Quant aux nombreux travailleurs saisonniers, liés aux activités forestières et touristiques, leur précarité risque de s’accroître avec la suppression annoncée et progressive des projets pilotes de l’assurance-emploi. «Il est donc important d’améliorer leur qualité de vie en leur offrant des emplois à l’année avec des salaires compétitifs. Développer le secteur des bioressources, c’est créer une économie de proximité et soutenir le développement diversifié et durable», explique Jacqueline Girard, analyste financière de la SADC Haute-Côte-Nord.
De la cueillette à la mise en marché
Des bioressources, il y en a 600 espèces recensées dans les forêts de la Côte-Nord. Les promoteurs du projet ont ciblé 22 espèces à exploiter, des espèces abondantes et à fort potentiel sur le marché. Parmi elles, citons la camarine noire, le bleuet, les bolets, la chicoutai, la canneberge, le thé du Labrador, le champignon Matsutaké et le sapin baumier. Des fiches signalétiques réalisées pour chaque bioressource regroupent sa localisation GPS et ses quantités disponibles sur le territoire, ainsi que des techniques de conservation, de protection et de transformation.

Objectif:
Recopiez sans rien changer le passage du texte sur les bioressources de la Côte-Nord qui commence par « De la cueillette » et se poursuit jusqu'à « et de transformation. ». Les items qui viennent ensuite forment un ensemble indépendant du texte.

Données extraites:

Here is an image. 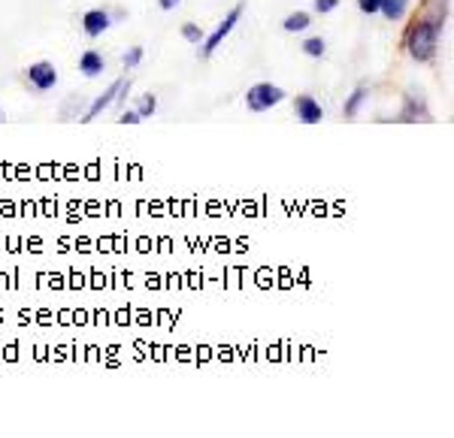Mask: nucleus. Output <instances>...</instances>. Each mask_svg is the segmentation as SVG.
Returning a JSON list of instances; mask_svg holds the SVG:
<instances>
[{
  "instance_id": "7",
  "label": "nucleus",
  "mask_w": 454,
  "mask_h": 438,
  "mask_svg": "<svg viewBox=\"0 0 454 438\" xmlns=\"http://www.w3.org/2000/svg\"><path fill=\"white\" fill-rule=\"evenodd\" d=\"M82 27H85L88 36H100L109 27V13L106 9H91V13L82 15Z\"/></svg>"
},
{
  "instance_id": "1",
  "label": "nucleus",
  "mask_w": 454,
  "mask_h": 438,
  "mask_svg": "<svg viewBox=\"0 0 454 438\" xmlns=\"http://www.w3.org/2000/svg\"><path fill=\"white\" fill-rule=\"evenodd\" d=\"M439 31H442V15H430L424 22H418V27L409 33V54L415 61H430L439 43Z\"/></svg>"
},
{
  "instance_id": "3",
  "label": "nucleus",
  "mask_w": 454,
  "mask_h": 438,
  "mask_svg": "<svg viewBox=\"0 0 454 438\" xmlns=\"http://www.w3.org/2000/svg\"><path fill=\"white\" fill-rule=\"evenodd\" d=\"M240 15H242V6H233L230 13H227V18H224V22L218 24L212 33H209L206 45H203V49H200V54H203V58H209V54H212V52L218 49V45H221V40H224V36L233 31V27H236V22H240Z\"/></svg>"
},
{
  "instance_id": "8",
  "label": "nucleus",
  "mask_w": 454,
  "mask_h": 438,
  "mask_svg": "<svg viewBox=\"0 0 454 438\" xmlns=\"http://www.w3.org/2000/svg\"><path fill=\"white\" fill-rule=\"evenodd\" d=\"M79 70L85 73L88 79H94V76H100V70H103V58H100L97 52H85L79 61Z\"/></svg>"
},
{
  "instance_id": "11",
  "label": "nucleus",
  "mask_w": 454,
  "mask_h": 438,
  "mask_svg": "<svg viewBox=\"0 0 454 438\" xmlns=\"http://www.w3.org/2000/svg\"><path fill=\"white\" fill-rule=\"evenodd\" d=\"M309 27V13H291L285 18V31H306Z\"/></svg>"
},
{
  "instance_id": "12",
  "label": "nucleus",
  "mask_w": 454,
  "mask_h": 438,
  "mask_svg": "<svg viewBox=\"0 0 454 438\" xmlns=\"http://www.w3.org/2000/svg\"><path fill=\"white\" fill-rule=\"evenodd\" d=\"M303 52L309 54V58H321V54H324V40H321V36H312V40H306L303 43Z\"/></svg>"
},
{
  "instance_id": "5",
  "label": "nucleus",
  "mask_w": 454,
  "mask_h": 438,
  "mask_svg": "<svg viewBox=\"0 0 454 438\" xmlns=\"http://www.w3.org/2000/svg\"><path fill=\"white\" fill-rule=\"evenodd\" d=\"M124 85H127V82H124V79H115V82H112V85H109V88L103 91V94H100V97L94 100V103H91V106H88V112H85V115H82V118H79V121H85V124H88V121H94V118H97L100 112H103V109H109V106H112V103H115V97H118V91H122Z\"/></svg>"
},
{
  "instance_id": "14",
  "label": "nucleus",
  "mask_w": 454,
  "mask_h": 438,
  "mask_svg": "<svg viewBox=\"0 0 454 438\" xmlns=\"http://www.w3.org/2000/svg\"><path fill=\"white\" fill-rule=\"evenodd\" d=\"M140 61H142V49H140V45H133V49L124 54V67L131 70V67H136V63H140Z\"/></svg>"
},
{
  "instance_id": "13",
  "label": "nucleus",
  "mask_w": 454,
  "mask_h": 438,
  "mask_svg": "<svg viewBox=\"0 0 454 438\" xmlns=\"http://www.w3.org/2000/svg\"><path fill=\"white\" fill-rule=\"evenodd\" d=\"M154 106H158V103H154V97L145 94V97L140 100V109H136V115H140V118H149V115L154 112Z\"/></svg>"
},
{
  "instance_id": "19",
  "label": "nucleus",
  "mask_w": 454,
  "mask_h": 438,
  "mask_svg": "<svg viewBox=\"0 0 454 438\" xmlns=\"http://www.w3.org/2000/svg\"><path fill=\"white\" fill-rule=\"evenodd\" d=\"M158 3H161V9H173V6L179 3V0H158Z\"/></svg>"
},
{
  "instance_id": "15",
  "label": "nucleus",
  "mask_w": 454,
  "mask_h": 438,
  "mask_svg": "<svg viewBox=\"0 0 454 438\" xmlns=\"http://www.w3.org/2000/svg\"><path fill=\"white\" fill-rule=\"evenodd\" d=\"M182 36H185L188 43H200V36H203V33H200L197 24H185V27H182Z\"/></svg>"
},
{
  "instance_id": "6",
  "label": "nucleus",
  "mask_w": 454,
  "mask_h": 438,
  "mask_svg": "<svg viewBox=\"0 0 454 438\" xmlns=\"http://www.w3.org/2000/svg\"><path fill=\"white\" fill-rule=\"evenodd\" d=\"M297 118L303 124H318L324 118V109L321 103H318L315 97H309V94H300L297 97Z\"/></svg>"
},
{
  "instance_id": "4",
  "label": "nucleus",
  "mask_w": 454,
  "mask_h": 438,
  "mask_svg": "<svg viewBox=\"0 0 454 438\" xmlns=\"http://www.w3.org/2000/svg\"><path fill=\"white\" fill-rule=\"evenodd\" d=\"M27 82H31L36 91H52L58 85V73H54V67L49 61H36L27 67Z\"/></svg>"
},
{
  "instance_id": "16",
  "label": "nucleus",
  "mask_w": 454,
  "mask_h": 438,
  "mask_svg": "<svg viewBox=\"0 0 454 438\" xmlns=\"http://www.w3.org/2000/svg\"><path fill=\"white\" fill-rule=\"evenodd\" d=\"M358 6H360V13L376 15V13H379V6H381V0H358Z\"/></svg>"
},
{
  "instance_id": "18",
  "label": "nucleus",
  "mask_w": 454,
  "mask_h": 438,
  "mask_svg": "<svg viewBox=\"0 0 454 438\" xmlns=\"http://www.w3.org/2000/svg\"><path fill=\"white\" fill-rule=\"evenodd\" d=\"M118 121H122V124H140L142 118L136 115V112H122V118H118Z\"/></svg>"
},
{
  "instance_id": "9",
  "label": "nucleus",
  "mask_w": 454,
  "mask_h": 438,
  "mask_svg": "<svg viewBox=\"0 0 454 438\" xmlns=\"http://www.w3.org/2000/svg\"><path fill=\"white\" fill-rule=\"evenodd\" d=\"M406 6H409V0H381L379 13H385V18H390V22H400L406 15Z\"/></svg>"
},
{
  "instance_id": "2",
  "label": "nucleus",
  "mask_w": 454,
  "mask_h": 438,
  "mask_svg": "<svg viewBox=\"0 0 454 438\" xmlns=\"http://www.w3.org/2000/svg\"><path fill=\"white\" fill-rule=\"evenodd\" d=\"M285 100V91L279 85H272V82H258V85L249 88V94H245V103H249L251 112H267L276 103Z\"/></svg>"
},
{
  "instance_id": "17",
  "label": "nucleus",
  "mask_w": 454,
  "mask_h": 438,
  "mask_svg": "<svg viewBox=\"0 0 454 438\" xmlns=\"http://www.w3.org/2000/svg\"><path fill=\"white\" fill-rule=\"evenodd\" d=\"M336 6H339V0H315V9H318V13H333Z\"/></svg>"
},
{
  "instance_id": "10",
  "label": "nucleus",
  "mask_w": 454,
  "mask_h": 438,
  "mask_svg": "<svg viewBox=\"0 0 454 438\" xmlns=\"http://www.w3.org/2000/svg\"><path fill=\"white\" fill-rule=\"evenodd\" d=\"M363 100H367V88H358V91H354V94H351L349 100H345V115H349V118L358 115V109H360Z\"/></svg>"
}]
</instances>
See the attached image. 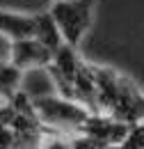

Réponse finale:
De la cueillette à la mise en marché
Des bioressources, il y en a 600 espèces recensées dans les forêts de la Côte-Nord. Les promoteurs du projet ont ciblé 22 espèces à exploiter, des espèces abondantes et à fort potentiel sur le marché. Parmi elles, citons la camarine noire, le bleuet, les bolets, la chicoutai, la canneberge, le thé du Labrador, le champignon Matsutaké et le sapin baumier. Des fiches signalétiques réalisées pour chaque bioressource regroupent sa localisation GPS et ses quantités disponibles sur le territoire, ainsi que des techniques de conservation, de protection et de transformation.